▶ Instructions:
1: What type does the forecasting-splitter documentation give for the attribute constant_data?
2: In the forecasting-splitter documentation, copy the passage that starts at the words "Represents a single" and stops after "patient or context.", swapping "split point" for "cutoff point".

▶ Selected extract:

= = = = = = =

DataSplitterForecastingGroup

Groups multiple forecasting split options together. Represents a collection of forecasting tasks for a patient, which can be e.g. randomly selected in converter_manual_instruction.

Source code in twinweaver/instruction/data_splitter_forecasting.py

class DataSplitterForecastingGroup:
    """
    Groups multiple forecasting split options together.
    Represents a collection of forecasting tasks for a patient, which
    can be e.g. randomly selected in converter_manual_instruction.
    """

    def __init__(
        self,
        forecasting_options: list[DataSplitterForecastingOption] = None,
    ):
        if forecasting_options is None:
            forecasting_options = []
        self.forecasting_options = forecasting_options

    def append(self, option: DataSplitterForecastingOption):
        self.forecasting_options.append(option)

    def __len__(self):
        return len(self.forecasting_options)

    def __getitem__(self, index):
        return self.forecasting_options[index]

DataSplitterForecastingOption

Represents a single forecasting split option with associated data and parameters.

Attributes:

Name	Type	Description
events_until_split	list	Events occurring until the split point.
target_events_after_split	list	Target events occurring after the split point.
constant_data	dict	Constant data related to the patient or context.
split_date_included_in_input	datetime	The date included in the input split.
sampled_variables	list	Variables sampled for forecasting.

= = = = = = =

▶ Data shown:

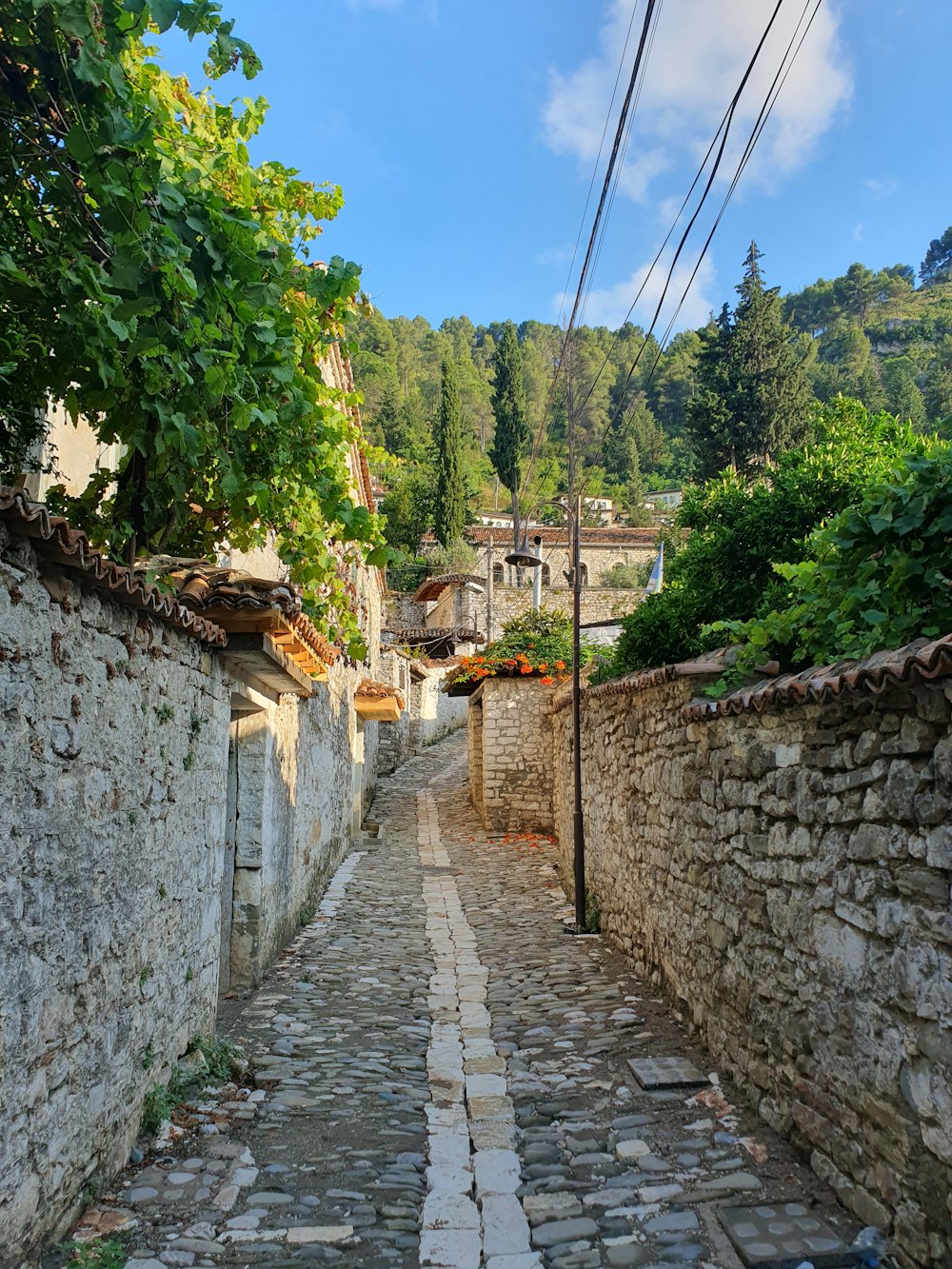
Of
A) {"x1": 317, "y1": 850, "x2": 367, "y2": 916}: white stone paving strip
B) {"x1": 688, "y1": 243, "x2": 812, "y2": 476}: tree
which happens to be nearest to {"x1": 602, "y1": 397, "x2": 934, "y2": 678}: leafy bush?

= = = = = = =

▶ Solutions to the tasks:
1: dict

2:
Represents a single forecasting split option with associated data and parameters.

Attributes:

Name	Type	Description
events_until_split	list	Events occurring until the cutoff point.
target_events_after_split	list	Target events occurring after the cutoff point.
constant_data	dict	Constant data related to the patient or context.